§ **Saved entries**:
####
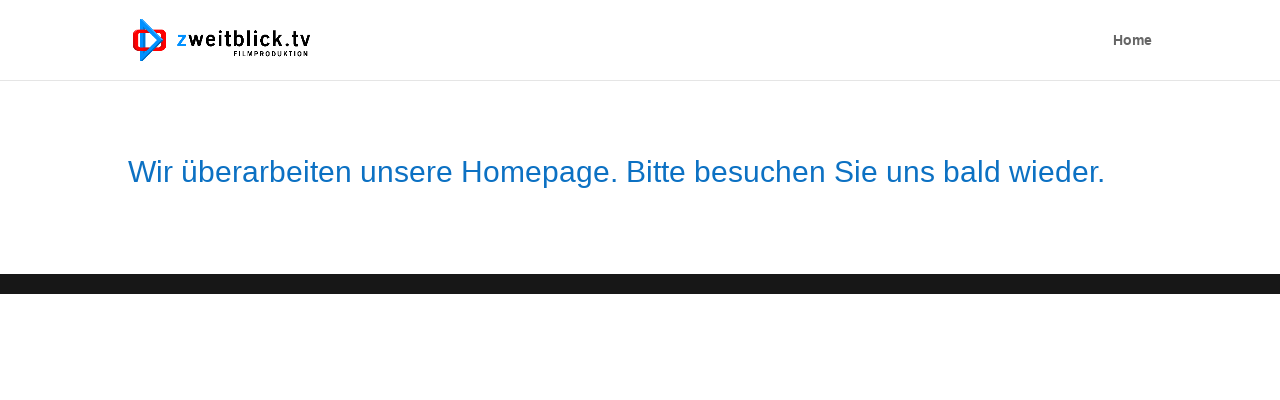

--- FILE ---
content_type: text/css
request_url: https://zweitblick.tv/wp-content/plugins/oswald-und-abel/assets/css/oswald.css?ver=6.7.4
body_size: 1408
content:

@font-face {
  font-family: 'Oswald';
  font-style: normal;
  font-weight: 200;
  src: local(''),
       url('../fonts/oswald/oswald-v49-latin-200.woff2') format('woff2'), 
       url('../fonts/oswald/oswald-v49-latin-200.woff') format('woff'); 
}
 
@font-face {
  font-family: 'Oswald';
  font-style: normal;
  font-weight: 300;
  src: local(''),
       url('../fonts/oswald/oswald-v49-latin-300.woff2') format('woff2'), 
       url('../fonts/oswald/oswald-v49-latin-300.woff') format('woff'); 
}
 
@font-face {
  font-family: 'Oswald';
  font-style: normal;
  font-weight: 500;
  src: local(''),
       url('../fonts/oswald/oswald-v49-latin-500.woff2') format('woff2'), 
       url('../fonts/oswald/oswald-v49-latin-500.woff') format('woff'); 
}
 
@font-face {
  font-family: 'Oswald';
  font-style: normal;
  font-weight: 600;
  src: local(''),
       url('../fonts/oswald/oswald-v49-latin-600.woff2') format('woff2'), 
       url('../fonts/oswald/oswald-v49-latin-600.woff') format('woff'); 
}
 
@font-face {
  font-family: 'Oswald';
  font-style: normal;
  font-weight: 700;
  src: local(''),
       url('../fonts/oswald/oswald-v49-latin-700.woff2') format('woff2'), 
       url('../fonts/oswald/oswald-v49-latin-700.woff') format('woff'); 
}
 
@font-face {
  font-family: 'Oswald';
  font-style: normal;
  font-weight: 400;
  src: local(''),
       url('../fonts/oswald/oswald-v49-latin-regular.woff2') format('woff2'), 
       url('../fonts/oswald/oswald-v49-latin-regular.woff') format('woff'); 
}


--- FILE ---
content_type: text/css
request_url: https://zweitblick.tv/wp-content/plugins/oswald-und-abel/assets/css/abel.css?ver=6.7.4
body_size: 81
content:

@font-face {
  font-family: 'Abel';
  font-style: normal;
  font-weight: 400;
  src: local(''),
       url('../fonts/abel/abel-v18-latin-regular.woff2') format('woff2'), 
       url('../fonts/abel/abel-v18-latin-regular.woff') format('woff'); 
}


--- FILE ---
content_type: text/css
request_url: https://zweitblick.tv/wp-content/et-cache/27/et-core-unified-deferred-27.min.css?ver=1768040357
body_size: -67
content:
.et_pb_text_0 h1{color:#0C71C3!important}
####
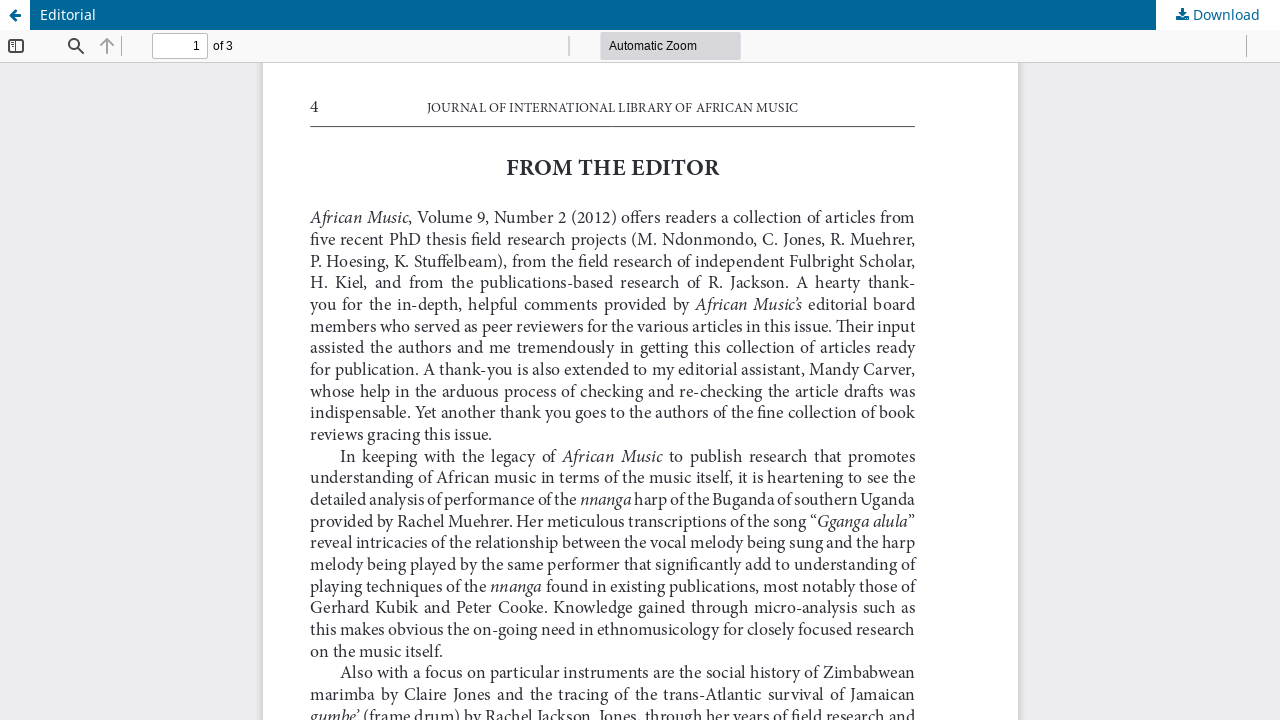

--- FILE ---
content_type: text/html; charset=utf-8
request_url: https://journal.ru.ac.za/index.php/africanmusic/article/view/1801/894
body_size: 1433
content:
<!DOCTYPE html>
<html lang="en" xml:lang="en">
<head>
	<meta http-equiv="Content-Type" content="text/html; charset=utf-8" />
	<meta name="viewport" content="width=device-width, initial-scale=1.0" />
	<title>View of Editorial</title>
####
§ **EXERCISE DETAILS**:
Check each line of the records for the word "meta", and show the lines that contain it.

§ **TASK OUTPUT**:
	<meta http-equiv="Content-Type" content="text/html; charset=utf-8" />
	<meta name="viewport" content="width=device-width, initial-scale=1.0" />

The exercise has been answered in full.